[Collected data entries]
******
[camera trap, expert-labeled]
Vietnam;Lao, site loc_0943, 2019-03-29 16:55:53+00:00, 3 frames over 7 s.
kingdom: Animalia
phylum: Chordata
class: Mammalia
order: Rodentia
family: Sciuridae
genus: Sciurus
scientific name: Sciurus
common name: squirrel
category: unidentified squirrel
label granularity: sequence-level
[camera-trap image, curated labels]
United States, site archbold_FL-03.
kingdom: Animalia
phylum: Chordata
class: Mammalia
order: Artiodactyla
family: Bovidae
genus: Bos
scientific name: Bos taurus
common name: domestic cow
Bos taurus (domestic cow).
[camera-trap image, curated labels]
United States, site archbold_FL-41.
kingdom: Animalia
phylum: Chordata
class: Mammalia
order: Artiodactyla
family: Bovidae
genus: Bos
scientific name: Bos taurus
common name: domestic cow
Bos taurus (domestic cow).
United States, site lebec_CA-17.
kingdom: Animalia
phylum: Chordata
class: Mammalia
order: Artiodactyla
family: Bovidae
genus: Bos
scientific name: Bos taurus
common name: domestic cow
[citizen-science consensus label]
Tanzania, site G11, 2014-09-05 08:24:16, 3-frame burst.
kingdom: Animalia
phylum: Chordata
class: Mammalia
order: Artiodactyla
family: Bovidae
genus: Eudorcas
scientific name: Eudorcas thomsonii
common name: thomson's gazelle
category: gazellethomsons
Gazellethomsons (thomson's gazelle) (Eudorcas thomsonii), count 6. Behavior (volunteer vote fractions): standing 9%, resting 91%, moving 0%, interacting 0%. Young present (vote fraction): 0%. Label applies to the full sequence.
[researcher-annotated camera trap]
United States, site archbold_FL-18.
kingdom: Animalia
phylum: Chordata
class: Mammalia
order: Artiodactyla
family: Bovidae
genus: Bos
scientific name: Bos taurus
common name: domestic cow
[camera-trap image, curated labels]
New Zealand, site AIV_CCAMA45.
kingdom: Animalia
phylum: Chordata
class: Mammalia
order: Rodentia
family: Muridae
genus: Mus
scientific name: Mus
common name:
******
* **Exercise objective**: Restate the entries. Match them exactly.

* **The answer**:
[camera trap, expert-labeled]
Vietnam;Lao, site loc_0943, 2019-03-29 16:55:53+00:00, 3 frames over 7 s.
kingdom: Animalia
phylum: Chordata
class: Mammalia
order: Rodentia
family: Sciuridae
genus: Sciurus
scientific name: Sciurus
common name: squirrel
category: unidentified squirrel
label granularity: sequence-level
[camera-trap image, curated labels]
United States, site archbold_FL-03.
kingdom: Animalia
phylum: Chordata
class: Mammalia
order: Artiodactyla
family: Bovidae
genus: Bos
scientific name: Bos taurus
common name: domestic cow
Bos taurus (domestic cow).
[camera-trap image, curated labels]
United States, site archbold_FL-41.
kingdom: Animalia
phylum: Chordata
class: Mammalia
order: Artiodactyla
family: Bovidae
genus: Bos
scientific name: Bos taurus
common name: domestic cow
Bos taurus (domestic cow).
United States, site lebec_CA-17.
kingdom: Animalia
phylum: Chordata
class: Mammalia
order: Artiodactyla
family: Bovidae
genus: Bos
scientific name: Bos taurus
common name: domestic cow
[citizen-science consensus label]
Tanzania, site G11, 2014-09-05 08:24:16, 3-frame burst.
kingdom: Animalia
phylum: Chordata
class: Mammalia
order: Artiodactyla
family: Bovidae
genus: Eudorcas
scientific name: Eudorcas thomsonii
common name: thomson's gazelle
category: gazellethomsons
Gazellethomsons (thomson's gazelle) (Eudorcas thomsonii), count 6. Behavior (volunteer vote fractions): standing 9%, resting 91%, moving 0%, interacting 0%. Young present (vote fraction): 0%. Label applies to the full sequence.
[researcher-annotated camera trap]
United States, site archbold_FL-18.
kingdom: Animalia
phylum: Chordata
class: Mammalia
order: Artiodactyla
family: Bovidae
genus: Bos
scientific name: Bos taurus
common name: domestic cow
[camera-trap image, curated labels]
New Zealand, site AIV_CCAMA45.
kingdom: Animalia
phylum: Chordata
class: Mammalia
order: Rodentia
family: Muridae
genus: Mus
scientific name: Mus
common name:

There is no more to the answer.